Calvert Vaux Park is not a park most of us ever hear about. I only discovered it when exploring Coney Island Creek, which it borders to the south. My circa-1994 Five Borough street atlas calls it Dreier-Offerman Park, a $40 million renovation of which was supposed to be part of a big capital project under Mayor Bloomberg's PlaNYC initiative. It doesn't look like that ever got underway. But the date of the announcement gives a clue: August 14, 2007. Before the crash.

The park's featurelessness made me wonder what it's used for now. Coincidentally, the only mention of Calvert Vaux Park I'd ever seen in the news came just a few days ago, when a man was killed there by his own remote-controlled model helicopter. That at least provided one answer to the question: What do people do here?

In fact, model aircraft fields are officially noted on the Parks Department web page for Calvert Vaux.

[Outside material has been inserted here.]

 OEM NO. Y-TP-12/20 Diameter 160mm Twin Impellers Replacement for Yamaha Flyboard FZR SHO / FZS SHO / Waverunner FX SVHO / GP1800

We visited several days before the fatal accident. No one was flying 40-pound model helicopters just then. Practically no one was there at all, in fact. As we entered, four young men carrying fishing rods were riding their bicycles out. That was pretty much it.

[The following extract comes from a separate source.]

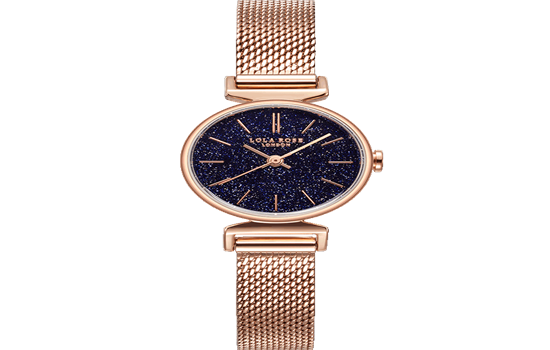 lolarose是哪个国家的品牌lolarose手表属于什么档次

We did see a great many migratory birds, though none close enough to identify. Not that I could have identified them close up, either – I'm terrible at birdwatching. It's not just ignorance, it's something occult. Show me a bird close enough that I can get a good, clear photo of it. Then watch me try to find that bird in any of my several bird books. It's never there. Never. I've begun to think I have a knack for discovering new species.

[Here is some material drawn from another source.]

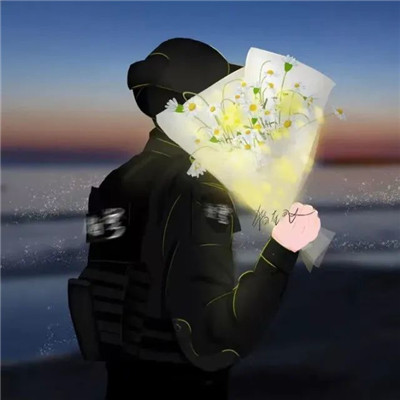 高级感满满的情侣头像2025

Anyway, I can at least identify these creatures as birds:

I'm not sure about these wormy things, though. What will they be when they bust out of their webby nest?

At first, as with Kaiser Park across the creek, we weren't at all sure we'd get a good look at the water. Though the view through the fence did at least let us orient ourselves: Note the famous Coney Island Parachute Jump to the far left.

But after a while things began to open up.

Zooming in provided a look at the beach we discovered off Kaiser Park across the bay/creek.

After a while, you come to a stretch where you can stomp your way through the tall grass to the water's edge. There you're greeted by a typically urban combination of natural beauty and human scribbles. That's the Verrazano Bridge in the hazy distance.

Glaringly incongruous amid these undeveloped acres is this humble but obviously modern bicycle rack.

Is it a promise, or at least a hint, of things to come? Will Calvert Vaux Park ever become one of the "jewels of our park system" Mayor Bloomberg envisioned six years ago? A Walk in the Park had a pretty sour attitude about the prospect back in June of last year. But greater miracles have happened.